• _Task directions_:
Pictures are to be left out; every line from the one with "Rodolfo Romero near" through the end of the data must be transcribed exactly.

• _Data excerpts_:
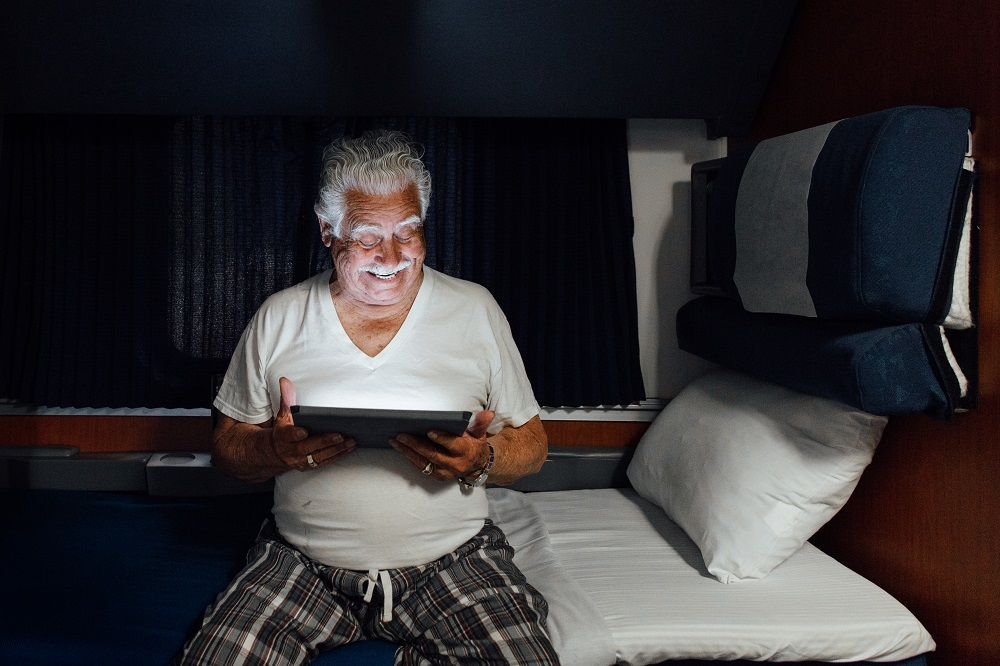 superliner-accessible-bedroom-tablet-at-night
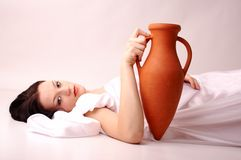 Amphora. Young woman with amphora studio shoot Stock Image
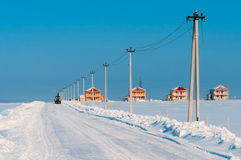 Tractor cleaning snow on road about new building Royalty Free Stock Photo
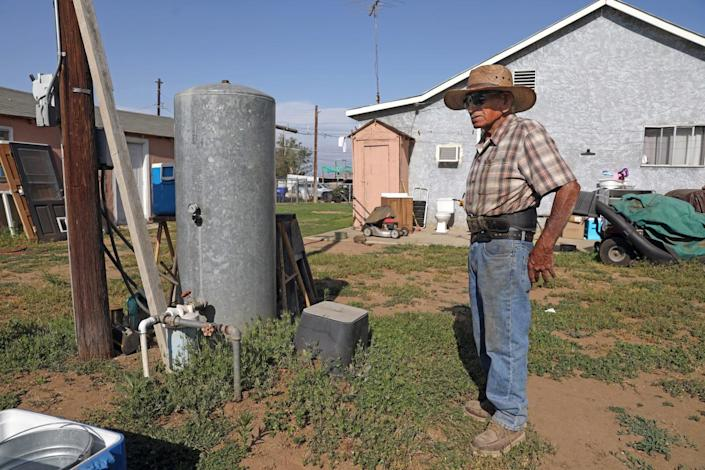 Rodolfo Romero near his 60-foot deep water well and pressure tank that provides water to the home.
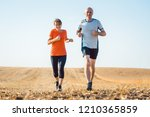 senior woman and man running or ... | Shutterstock . vector #1210365859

• _Exercise answer_:
 Rodolfo Romero near his 60-foot deep water well and pressure tank that provides water to the home.
 senior woman and man running or ... | Shutterstock . vector #1210365859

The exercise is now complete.